Two of the key processors in this lineup, the Intel Core 5 320 and Intel Core 7 360, share a similar core design. Each model features two performance cores paired with four low-power cores, along with an Intel Xe3 integrated GPU that includes two graphics cores. On paper, that combination targets everyday productivity, web workloads, streaming, and light creative tasks rather than heavy-duty content creation or serious gaming.
One of the most interesting details so far is how Wildcat Lake is designed to run across a wide power range. Testing on an Intel reference laptop indicates the platform can operate fanless at up to around 11 watts, which is ideal for silent, ultra-portable devices.

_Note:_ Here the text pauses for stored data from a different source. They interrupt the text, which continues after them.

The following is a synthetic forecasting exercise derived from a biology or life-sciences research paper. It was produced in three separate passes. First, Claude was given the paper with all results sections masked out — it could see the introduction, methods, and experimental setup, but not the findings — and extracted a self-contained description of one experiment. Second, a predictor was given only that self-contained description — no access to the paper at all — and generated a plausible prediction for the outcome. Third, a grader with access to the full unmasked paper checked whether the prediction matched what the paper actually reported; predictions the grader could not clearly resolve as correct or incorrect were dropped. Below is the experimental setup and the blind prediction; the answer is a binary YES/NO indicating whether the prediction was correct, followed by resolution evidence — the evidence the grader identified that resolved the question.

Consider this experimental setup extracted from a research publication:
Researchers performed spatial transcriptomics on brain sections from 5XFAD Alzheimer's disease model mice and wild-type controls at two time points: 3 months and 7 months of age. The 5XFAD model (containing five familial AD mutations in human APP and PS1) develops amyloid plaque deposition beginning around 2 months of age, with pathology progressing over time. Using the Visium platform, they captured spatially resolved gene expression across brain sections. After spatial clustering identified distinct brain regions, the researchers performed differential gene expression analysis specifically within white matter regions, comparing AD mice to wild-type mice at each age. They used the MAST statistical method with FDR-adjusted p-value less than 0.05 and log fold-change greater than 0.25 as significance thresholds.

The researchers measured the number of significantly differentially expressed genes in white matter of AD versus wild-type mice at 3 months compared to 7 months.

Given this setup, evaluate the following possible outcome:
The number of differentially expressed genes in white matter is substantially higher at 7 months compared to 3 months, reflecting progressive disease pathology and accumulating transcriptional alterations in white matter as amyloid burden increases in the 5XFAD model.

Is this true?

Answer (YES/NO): NO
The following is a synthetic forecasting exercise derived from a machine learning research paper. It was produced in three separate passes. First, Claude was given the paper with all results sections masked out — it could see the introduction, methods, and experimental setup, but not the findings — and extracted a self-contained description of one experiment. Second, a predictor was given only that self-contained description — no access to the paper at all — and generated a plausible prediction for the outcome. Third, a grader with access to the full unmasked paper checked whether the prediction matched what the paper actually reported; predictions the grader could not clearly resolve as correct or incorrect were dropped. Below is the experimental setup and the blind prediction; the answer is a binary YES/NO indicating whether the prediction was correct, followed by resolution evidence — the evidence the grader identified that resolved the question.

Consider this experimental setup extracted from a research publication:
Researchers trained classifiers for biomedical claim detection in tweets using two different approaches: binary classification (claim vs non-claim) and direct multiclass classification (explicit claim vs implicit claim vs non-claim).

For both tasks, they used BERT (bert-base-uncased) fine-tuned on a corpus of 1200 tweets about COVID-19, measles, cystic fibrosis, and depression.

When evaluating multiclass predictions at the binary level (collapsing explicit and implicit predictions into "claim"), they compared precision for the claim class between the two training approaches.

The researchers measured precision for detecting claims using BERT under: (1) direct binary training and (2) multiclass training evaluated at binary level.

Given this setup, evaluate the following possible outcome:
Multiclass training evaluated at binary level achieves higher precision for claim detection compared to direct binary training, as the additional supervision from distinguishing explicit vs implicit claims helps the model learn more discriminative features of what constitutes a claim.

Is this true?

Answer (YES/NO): YES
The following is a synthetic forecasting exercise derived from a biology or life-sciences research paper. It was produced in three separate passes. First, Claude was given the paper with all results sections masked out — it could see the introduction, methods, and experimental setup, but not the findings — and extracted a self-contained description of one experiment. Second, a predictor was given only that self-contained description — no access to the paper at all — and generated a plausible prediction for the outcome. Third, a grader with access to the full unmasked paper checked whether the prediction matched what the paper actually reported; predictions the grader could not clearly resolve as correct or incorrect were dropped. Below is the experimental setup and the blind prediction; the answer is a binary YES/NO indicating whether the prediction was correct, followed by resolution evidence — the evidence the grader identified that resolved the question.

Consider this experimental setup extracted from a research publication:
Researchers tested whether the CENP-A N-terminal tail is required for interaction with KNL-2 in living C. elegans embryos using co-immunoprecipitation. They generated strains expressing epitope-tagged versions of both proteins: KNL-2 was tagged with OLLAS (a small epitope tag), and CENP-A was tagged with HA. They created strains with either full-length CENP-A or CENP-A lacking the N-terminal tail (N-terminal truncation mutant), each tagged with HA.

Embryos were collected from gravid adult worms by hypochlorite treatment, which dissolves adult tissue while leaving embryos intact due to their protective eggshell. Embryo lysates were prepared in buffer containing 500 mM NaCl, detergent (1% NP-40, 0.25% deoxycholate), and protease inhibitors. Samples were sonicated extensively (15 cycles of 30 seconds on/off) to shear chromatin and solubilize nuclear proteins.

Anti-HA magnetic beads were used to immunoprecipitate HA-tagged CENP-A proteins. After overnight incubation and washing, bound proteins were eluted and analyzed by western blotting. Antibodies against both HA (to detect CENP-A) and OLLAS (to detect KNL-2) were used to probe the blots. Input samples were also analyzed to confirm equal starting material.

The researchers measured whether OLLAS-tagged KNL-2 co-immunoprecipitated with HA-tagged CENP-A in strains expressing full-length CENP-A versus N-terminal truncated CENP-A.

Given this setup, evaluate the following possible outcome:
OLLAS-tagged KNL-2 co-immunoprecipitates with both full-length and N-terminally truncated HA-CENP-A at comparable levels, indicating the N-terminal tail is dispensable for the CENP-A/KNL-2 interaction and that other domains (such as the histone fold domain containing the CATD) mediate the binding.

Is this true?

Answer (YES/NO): NO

Add active cooling, and the same platform can scale to roughly 22 watts, giving manufacturers room to tune performance higher for devices that can accommodate a fan.
Early benchmark sightings for the Intel Core 5 320 have already appeared in Geekbench 6 results, offering a first look at real-world CPU potential. The chip posted a single-core score of 2,564 and a multi-core score of 8,122. That puts it well ahead of AMD’s Ryzen 5 7520U in the same benchmark—nearly double the performance—showing that Wildcat Lake should feel noticeably snappier than entry-level ultraportable CPUs from a few years ago.
However, the numbers also highlight tougher competition at the higher end of thin-and-light laptops. In these results, the Core 5 320 lands about 11.1% behind a MacBook Neo powered by Apple’s A18 Pro, which scored 3,589 in single-core and 9,140 in multi-core. And for shoppers comparing within Intel’s own stack, the Intel Core Ultra 5 325 stands out as a significant step up, delivering 2,592 in single-core and 11,060 in multi-core—about 36% more multi-threaded performance than the Core 5 320.
What this means for buyers is fairly clear: Wildcat Lake looks attractive if you want a modern Intel laptop that can run cool, quiet, and potentially fanless, while still delivering a substantial upgrade over older entry-level mobile chips. But if pricing climbs too close to faster alternatives, these early benchmarks suggest there may be better performance-per-dollar elsewhere—either from higher-tier Intel options or competing slim laptop platforms.
As more retail laptops launch with Wildcat Lake and manufacturers finalize power limits, cooling designs, and memory configurations, we’ll get a clearer picture of how much performance is available in real shipping products. For now, the Core 5 320’s early results paint it as capable and efficient, but not the category leader when compared with the fastest low-power laptops in its broader price neighborhood.